··· Provided information ···

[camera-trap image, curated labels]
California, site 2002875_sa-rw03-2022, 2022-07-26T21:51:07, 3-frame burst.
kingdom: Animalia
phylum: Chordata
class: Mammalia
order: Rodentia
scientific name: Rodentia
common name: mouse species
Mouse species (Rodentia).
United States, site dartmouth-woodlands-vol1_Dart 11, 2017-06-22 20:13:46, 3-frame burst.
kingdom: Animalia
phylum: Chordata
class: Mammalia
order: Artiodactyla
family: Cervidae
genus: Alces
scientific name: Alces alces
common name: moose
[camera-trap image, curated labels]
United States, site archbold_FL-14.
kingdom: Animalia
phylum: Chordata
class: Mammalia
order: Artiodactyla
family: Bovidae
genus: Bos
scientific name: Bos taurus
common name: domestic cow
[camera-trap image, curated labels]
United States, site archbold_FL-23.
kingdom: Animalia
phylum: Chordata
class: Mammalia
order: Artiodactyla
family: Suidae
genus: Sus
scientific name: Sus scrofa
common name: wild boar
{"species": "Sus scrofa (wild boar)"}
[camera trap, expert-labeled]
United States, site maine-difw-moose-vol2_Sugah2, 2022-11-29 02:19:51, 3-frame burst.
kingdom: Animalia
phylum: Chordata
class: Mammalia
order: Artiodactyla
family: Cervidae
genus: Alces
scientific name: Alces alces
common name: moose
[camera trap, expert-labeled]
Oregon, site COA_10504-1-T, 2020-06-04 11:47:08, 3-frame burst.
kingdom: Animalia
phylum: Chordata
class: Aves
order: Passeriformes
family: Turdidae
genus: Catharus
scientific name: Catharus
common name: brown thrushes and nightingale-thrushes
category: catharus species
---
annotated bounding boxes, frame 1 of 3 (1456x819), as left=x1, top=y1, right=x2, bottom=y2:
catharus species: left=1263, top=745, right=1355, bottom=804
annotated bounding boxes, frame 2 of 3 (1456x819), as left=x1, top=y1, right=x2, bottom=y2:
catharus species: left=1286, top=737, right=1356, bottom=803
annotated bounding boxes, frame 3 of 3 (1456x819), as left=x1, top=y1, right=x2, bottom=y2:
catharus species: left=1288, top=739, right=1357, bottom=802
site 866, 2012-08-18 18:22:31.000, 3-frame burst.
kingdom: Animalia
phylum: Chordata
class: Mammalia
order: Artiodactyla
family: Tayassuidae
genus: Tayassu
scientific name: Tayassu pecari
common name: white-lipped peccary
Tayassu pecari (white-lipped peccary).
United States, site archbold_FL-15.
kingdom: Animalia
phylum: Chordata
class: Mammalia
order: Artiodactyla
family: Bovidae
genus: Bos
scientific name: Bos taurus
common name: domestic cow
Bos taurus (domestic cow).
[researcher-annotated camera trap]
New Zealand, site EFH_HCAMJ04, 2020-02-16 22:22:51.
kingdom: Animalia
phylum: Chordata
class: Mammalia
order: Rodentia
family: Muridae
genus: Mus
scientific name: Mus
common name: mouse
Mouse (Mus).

···

Exercise prompt ▸ An exact transcription of all the records is required.

Completed task ▸
[camera-trap image, curated labels]
California, site 2002875_sa-rw03-2022, 2022-07-26T21:51:07, 3-frame burst.
kingdom: Animalia
phylum: Chordata
class: Mammalia
order: Rodentia
scientific name: Rodentia
common name: mouse species
Mouse species (Rodentia).
United States, site dartmouth-woodlands-vol1_Dart 11, 2017-06-22 20:13:46, 3-frame burst.
kingdom: Animalia
phylum: Chordata
class: Mammalia
order: Artiodactyla
family: Cervidae
genus: Alces
scientific name: Alces alces
common name: moose
[camera-trap image, curated labels]
United States, site archbold_FL-14.
kingdom: Animalia
phylum: Chordata
class: Mammalia
order: Artiodactyla
family: Bovidae
genus: Bos
scientific name: Bos taurus
common name: domestic cow
[camera-trap image, curated labels]
United States, site archbold_FL-23.
kingdom: Animalia
phylum: Chordata
class: Mammalia
order: Artiodactyla
family: Suidae
genus: Sus
scientific name: Sus scrofa
common name: wild boar
{"species": "Sus scrofa (wild boar)"}
[camera trap, expert-labeled]
United States, site maine-difw-moose-vol2_Sugah2, 2022-11-29 02:19:51, 3-frame burst.
kingdom: Animalia
phylum: Chordata
class: Mammalia
order: Artiodactyla
family: Cervidae
genus: Alces
scientific name: Alces alces
common name: moose
[camera trap, expert-labeled]
Oregon, site COA_10504-1-T, 2020-06-04 11:47:08, 3-frame burst.
kingdom: Animalia
phylum: Chordata
class: Aves
order: Passeriformes
family: Turdidae
genus: Catharus
scientific name: Catharus
common name: brown thrushes and nightingale-thrushes
category: catharus species
---
annotated bounding boxes, frame 1 of 3 (1456x819), as left=x1, top=y1, right=x2, bottom=y2:
catharus species: left=1263, top=745, right=1355, bottom=804
annotated bounding boxes, frame 2 of 3 (1456x819), as left=x1, top=y1, right=x2, bottom=y2:
catharus species: left=1286, top=737, right=1356, bottom=803
annotated bounding boxes, frame 3 of 3 (1456x819), as left=x1, top=y1, right=x2, bottom=y2:
catharus species: left=1288, top=739, right=1357, bottom=802
site 866, 2012-08-18 18:22:31.000, 3-frame burst.
kingdom: Animalia
phylum: Chordata
class: Mammalia
order: Artiodactyla
family: Tayassuidae
genus: Tayassu
scientific name: Tayassu pecari
common name: white-lipped peccary
Tayassu pecari (white-lipped peccary).
United States, site archbold_FL-15.
kingdom: Animalia
phylum: Chordata
class: Mammalia
order: Artiodactyla
family: Bovidae
genus: Bos
scientific name: Bos taurus
common name: domestic cow
Bos taurus (domestic cow).
[researcher-annotated camera trap]
New Zealand, site EFH_HCAMJ04, 2020-02-16 22:22:51.
kingdom: Animalia
phylum: Chordata
class: Mammalia
order: Rodentia
family: Muridae
genus: Mus
scientific name: Mus
common name: mouse
Mouse (Mus).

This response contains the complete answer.